Text provided:
=== Section Start ===
The emergence of these world cities is a fascinating phenomenon of our times: cities that have an economic, cultural and social significance that goes beyond their domestic size. It is one of the features of the present wave of globalisation that perhaps a dozen cities should quite suddenly start to outpace the domestic economies of the countries in which they happen to exist.

London is a prime example, with an economy quite different from that of the UK and an importance that goes far beyond the country in which it is located. But there are others; the list is subjective, but among the big cities New York clearly belongs there, while Chicago, although a wonderful place, does not; Paris is hanging on, while Tokyo is slipping off the list. Hong Kong was on, but may not be for much longer, while Shanghai may join. It is not just a question of size; no one would claim that Mexico City carries global clout, whereas Barcelona could make a good pitch that it does. It is more a question of whether the new baronies of global power - financial institutions, multinational companies, international consultancies - have chosen to locate there. That brings both money and global recognition. These attract cultural and other services, which in turn make the city yet more attractive to internationally minded companies and people around the world.

Enter Sydney and the Olympics. There is a Sydney story, and a more general Australian one. The Sydney story is that it has, over the last 15 or so years, pulled away from its arch rival, Melbourne. Population has grown rapidly, to about 3.7 million, several big domestic companies have transferred their headquarters here, most foreign companies have chosen to locate in Sydney, and the city has seen a great cultural renaissance. This has been driven not just by the physical investment in the arts - the famed Opera House is now more than 25 years old - but more by the waves of immigrants, many from Asia, who have created a much more cosmopolitan ambience.

The two main weaknesses have been creaking infrastructure and lack of international awareness. The property people here, CB Richard Ellis, reckon that the city is now getting the equivalent of 15 years' normal investment in only four years: rail links to the airport and to the Olympic stadium, new roads, new pavements in the city centre, and so on.
=== Section End ===
Extracted data:
=== Section Start ===
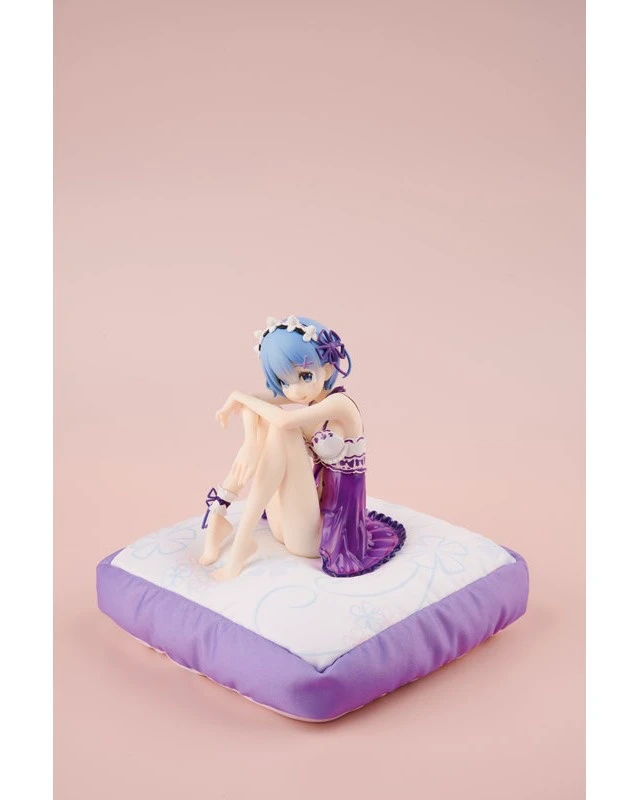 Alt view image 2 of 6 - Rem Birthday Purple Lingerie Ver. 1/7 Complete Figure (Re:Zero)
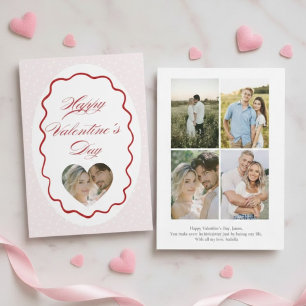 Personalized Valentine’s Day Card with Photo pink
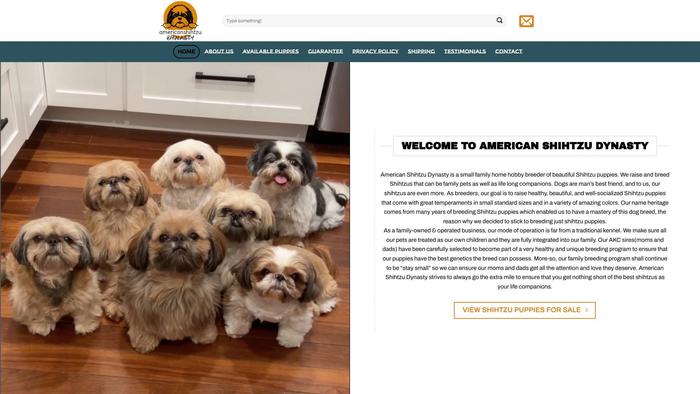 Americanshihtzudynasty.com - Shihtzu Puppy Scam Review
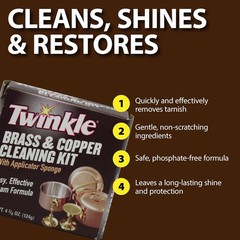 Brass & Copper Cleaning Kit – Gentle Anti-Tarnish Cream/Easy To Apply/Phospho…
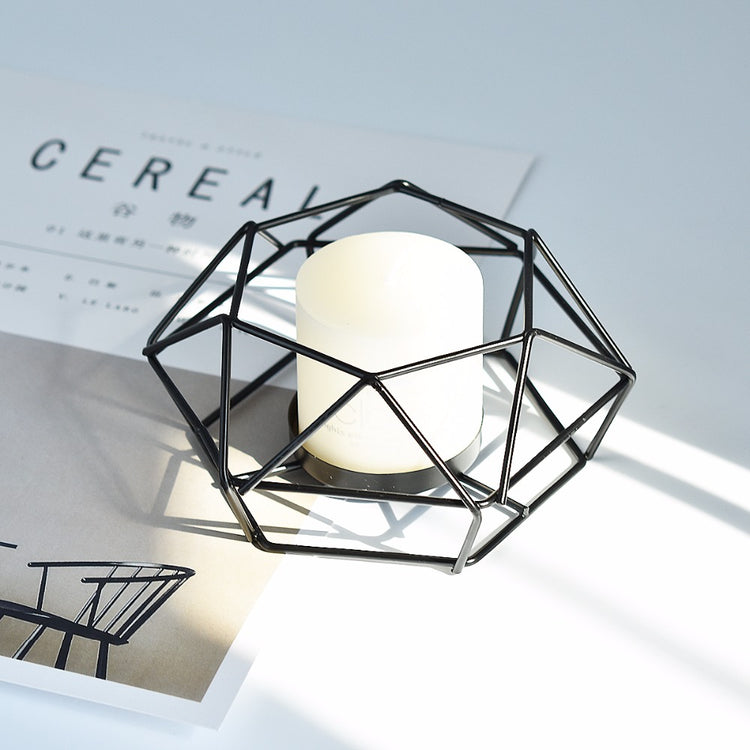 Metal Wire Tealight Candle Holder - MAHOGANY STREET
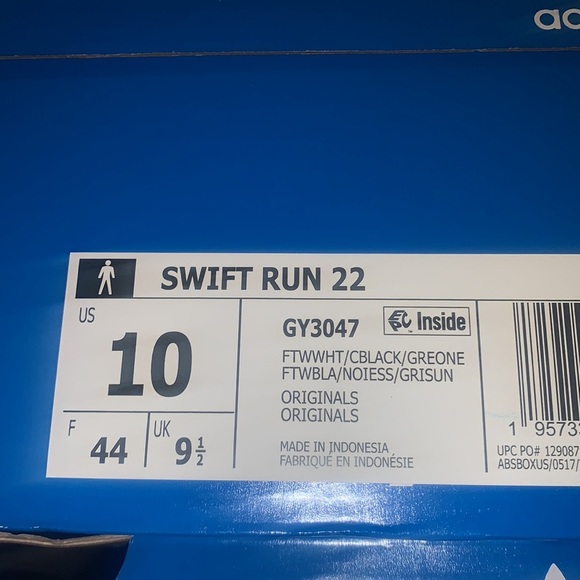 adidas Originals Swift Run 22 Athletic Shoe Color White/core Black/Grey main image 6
=== Section End ===
Return the full passage on world cities and Sydney word for word.

The emergence of these world cities is a fascinating phenomenon of our times: cities that have an economic, cultural and social significance that goes beyond their domestic size. It is one of the features of the present wave of globalisation that perhaps a dozen cities should quite suddenly start to outpace the domestic economies of the countries in which they happen to exist.

London is a prime example, with an economy quite different from that of the UK and an importance that goes far beyond the country in which it is located. But there are others; the list is subjective, but among the big cities New York clearly belongs there, while Chicago, although a wonderful place, does not; Paris is hanging on, while Tokyo is slipping off the list. Hong Kong was on, but may not be for much longer, while Shanghai may join. It is not just a question of size; no one would claim that Mexico City carries global clout, whereas Barcelona could make a good pitch that it does. It is more a question of whether the new baronies of global power - financial institutions, multinational companies, international consultancies - have chosen to locate there. That brings both money and global recognition. These attract cultural and other services, which in turn make the city yet more attractive to internationally minded companies and people around the world.

Enter Sydney and the Olympics. There is a Sydney story, and a more general Australian one. The Sydney story is that it has, over the last 15 or so years, pulled away from its arch rival, Melbourne. Population has grown rapidly, to about 3.7 million, several big domestic companies have transferred their headquarters here, most foreign companies have chosen to locate in Sydney, and the city has seen a great cultural renaissance. This has been driven not just by the physical investment in the arts - the famed Opera House is now more than 25 years old - but more by the waves of immigrants, many from Asia, who have created a much more cosmopolitan ambience.

The two main weaknesses have been creaking infrastructure and lack of international awareness. The property people here, CB Richard Ellis, reckon that the city is now getting the equivalent of 15 years' normal investment in only four years: rail links to the airport and to the Olympic stadium, new roads, new pavements in the city centre, and so on.